Virtually everyone would agree that completely ignoring a asymptomatic PCa diagnosis is not wise; however, I doubt any man, under 80 years old, would take that approach.
The ProtecT (Prostate Testing for Cancer and Treatment) trial, conducted in the United Kingdom, is a landmark randomized controlled trial (the gold standard of medicine) that compared three management strategies for men with localized prostate cancer detected through PSA (prostate-specific antigen) screening:
1) active monitoring (a form of surveillance)
2) radical prostatectomy (surgery)
3) radiotherapy
This RCT concluded that, for men with PSA-detected localized prostate cancer, active monitoring, surgery, and radiotherapy resulted in similarly low prostate cancer-specific mortality and overall survival at 15 years.
In other words, for those diagnosed with localized PCa, it doesn’t matter which approach one decides upon (AS, RP or radiation); your 15 year overall survival rate will be the same.
However, radical treatments significantly reduced the risk of progression and metastasis, however, at the cost of immediate treatment-related side effects.

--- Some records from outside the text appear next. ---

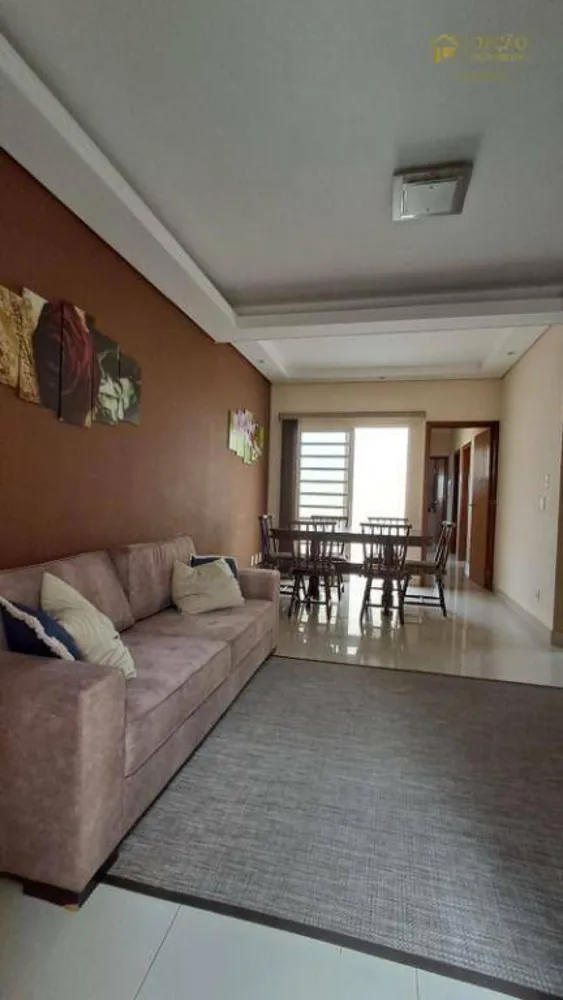 Casa, 3 quartos, 154 m² - Foto 3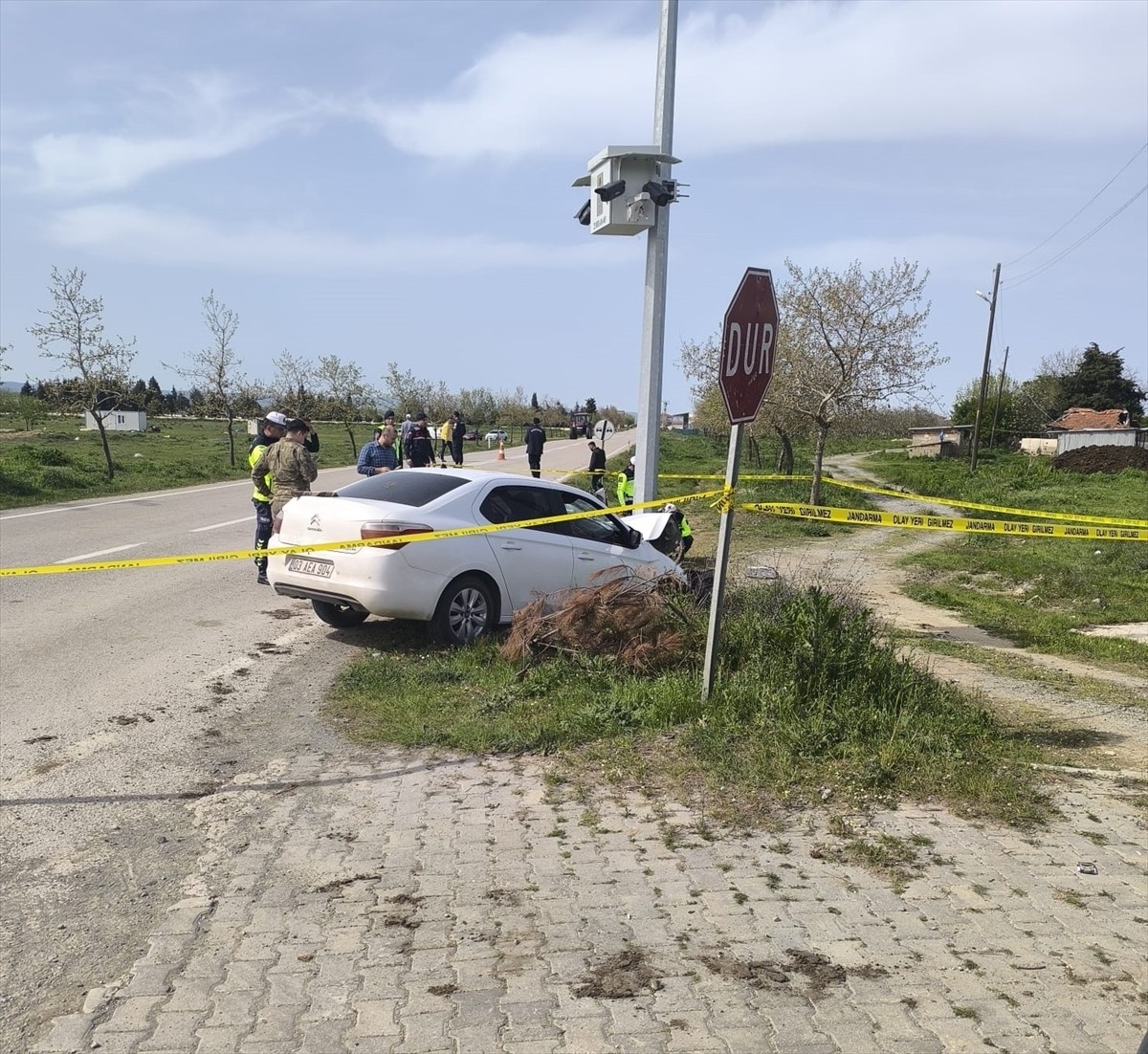 Edirne'nin Meriç ilçesinde otomobille çarpışan motosikletin sürücüsü ağır yaralandı.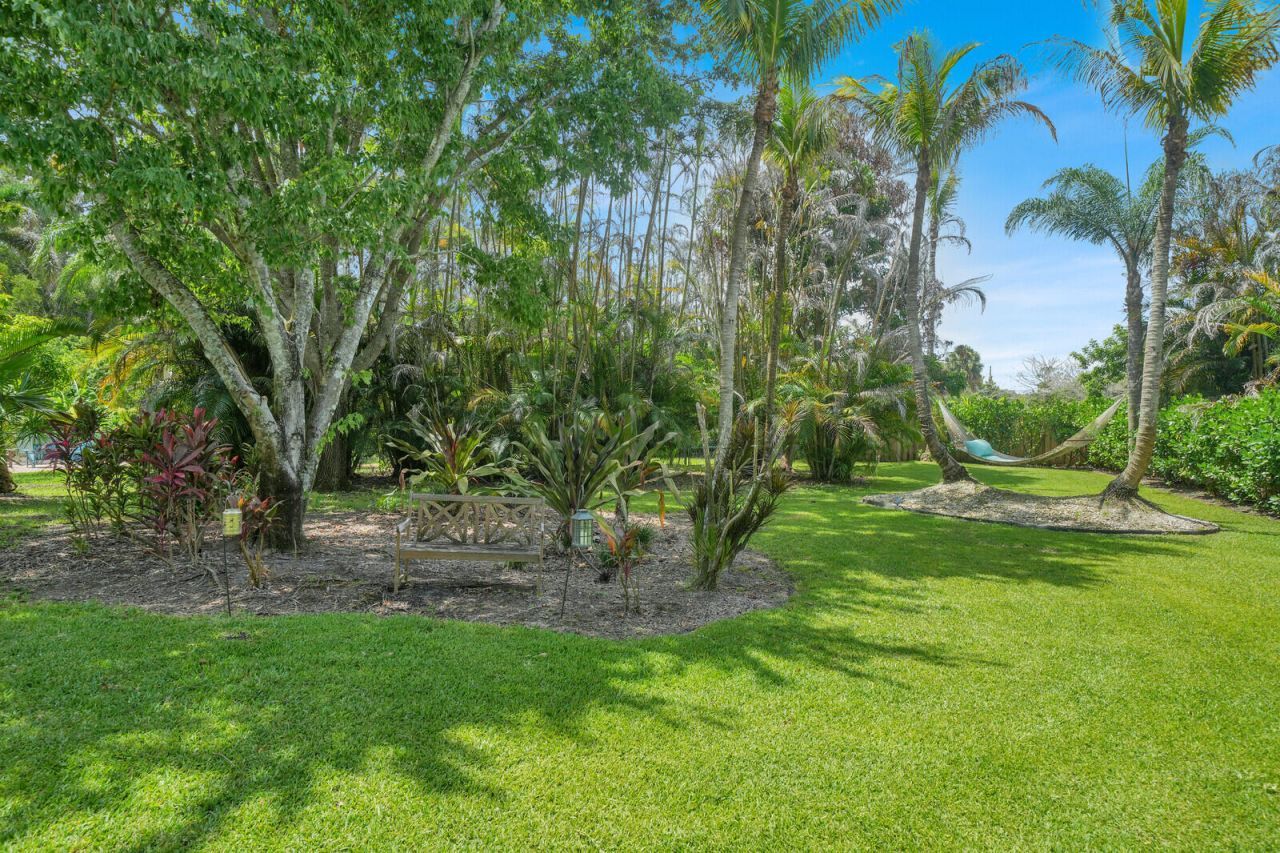 1870 NE Victorian Lane, Jensen Beach, FL 34957 Photo
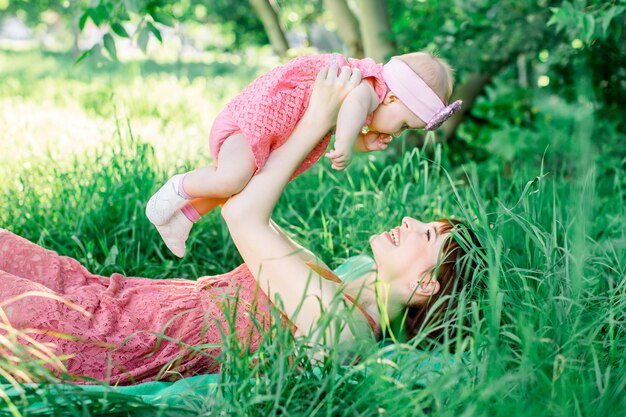 Il bambino con la madre all'aperto vicino alla natura e si diverte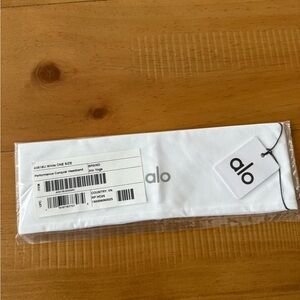 Alo Yoga Performance Conquer Headband White Brand New In Bag One Size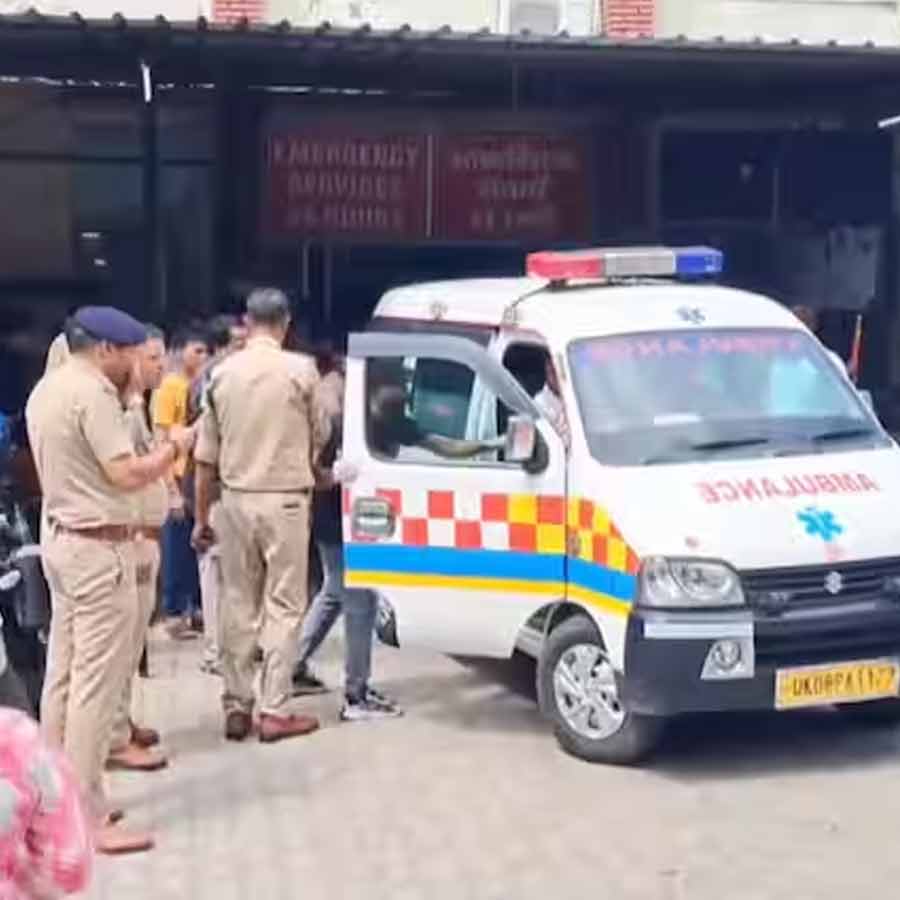 আহতদের উদ্ধার করে হাসপাতালে নিয়ে যাওয়া হচ্ছে। ছবি: সংগৃহীত।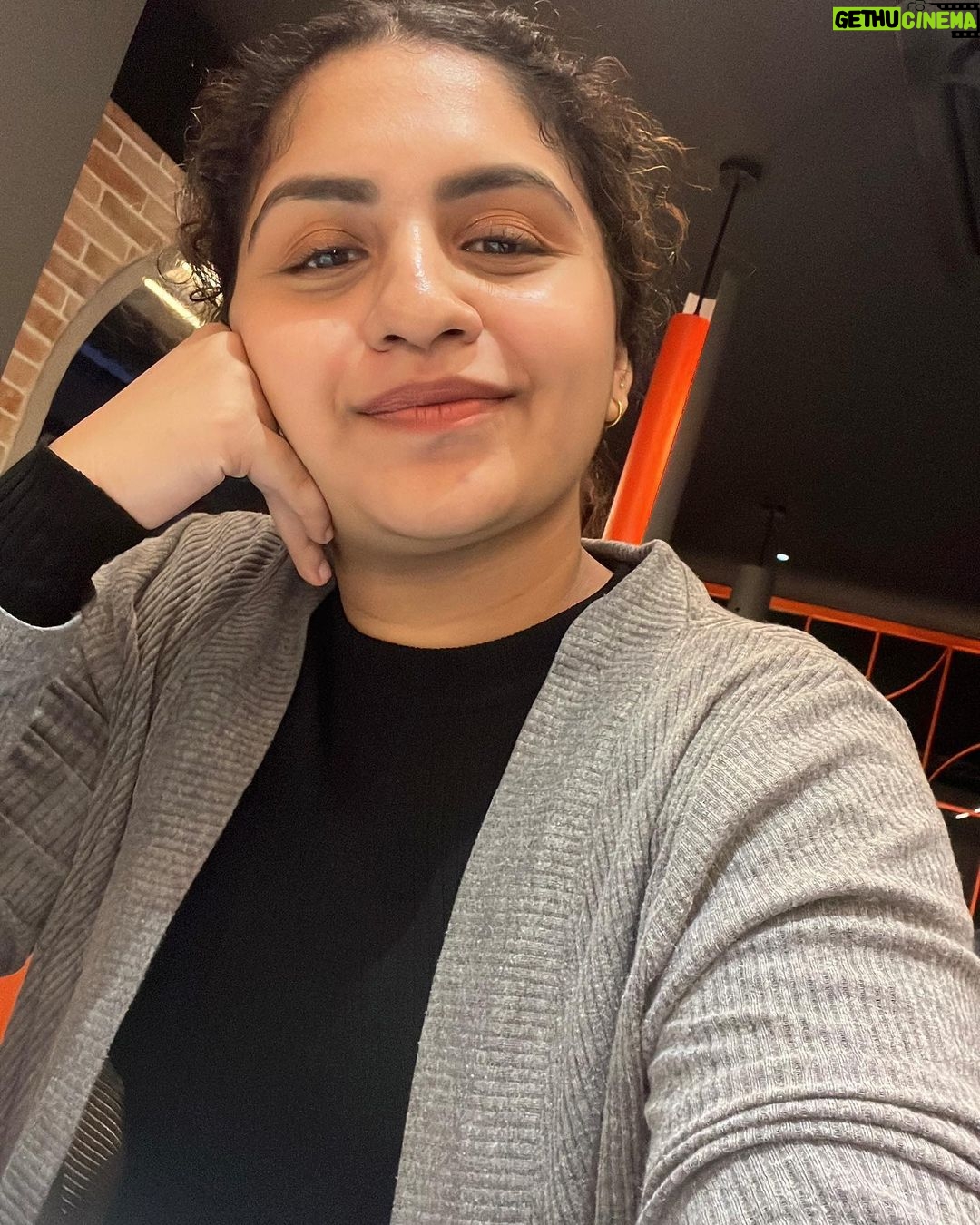 Noorin Shereef Instagram - Hey there! Just a random selfie😉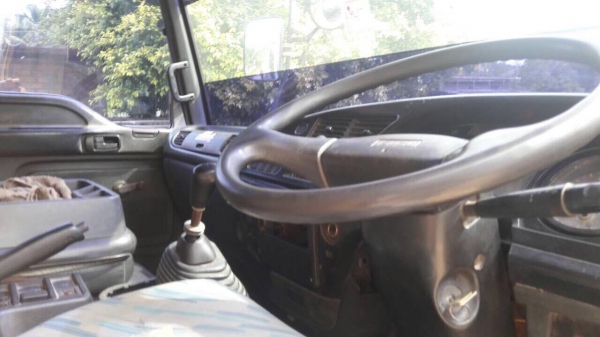 6 ล้อดั้ม 195 แรง สวยมาก FTR33F ปี 2540 รถสภาพดี เล่มพร้อม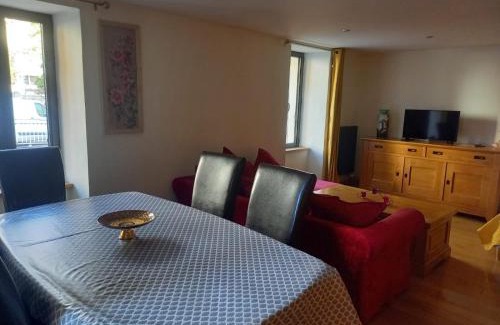 Brides-les-Bains Apartment | Appartement centre du village brides les bains
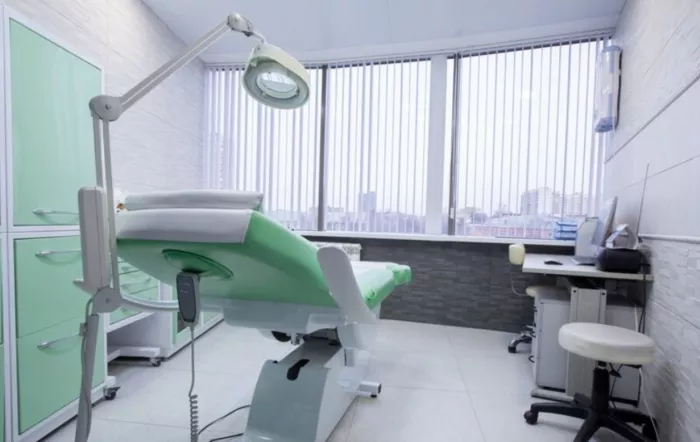 Медицинский центр "100MED".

These findings emphasize the need to weigh the benefits of preventing disease advancement against the harms of treatment, tailored to individual patient circumstances and preferences.
The trial provides robust evidence supporting active monitoring as a safe initial strategy for many men, particularly those with low-risk disease, while underscoring the nuanced decision-making required when opting for immediate treatment.
So I agree that we shouldn’t judge what others decide to do regarding immediate treatment or active surveillance for those diagnosed with localized PCa; but we can rest assured that the best science has confirmed that any of these three decisions will NOT affect a man’s 15 year survival rate prospects.
Every time I read this study I really scratch my head. And I’ve read it at least 3X because I thought I was reading it incorrectly.
“PSA detected, localized” is sort of an ideal and I have to assume they’re speaking about low Gleason scores as well. When I think of my own situation (Gleason 4+3), surgery 6 years ago, now followed by radiation with ADT I cannot believe that this disease would NOT have killed me if I just watched it for 15 years, you know? But maybe I’ll die anyway, in spite of treatment😳?
I know I am a pessimist, but even an optimist would have been a little concerned with those stats. My cancer was considered localized as well and post op pathology showed negative margins, and no lymphatic spread.
But We’ve all seen how unpredictable the PSMA scan can be, showing NO metastatic areas in post- op salvage situations of PSA 10 or more; so how can any case be deemed “localized” when you can’t see if it’s outside the gland with any great degree of accuracy? Micrometastases simply don’t show.
Maybe if you are age 75 and over, I could see a 15 yr horizon being reasonable for the decision to treat or not - even with a higher PSA - but can a man in his 60’s really roll the dice on this British study?
I am always wary of an overburdened health care system - or an insurance companies recommendations- for cancer detection and treatment.
A few years back insurance companies said that they would only pay for PAP smears every other year instead of annually because it wasn’t ‘necessary’ to screen yearly…two years is plenty of time for uterine cancer to spread.
I could ramble for days about so many other tests and procedures but you get where I’m going…
It’s a great post, though, because it really shows the state of confusion about this disease even at the highest levels of the medical hierarchy.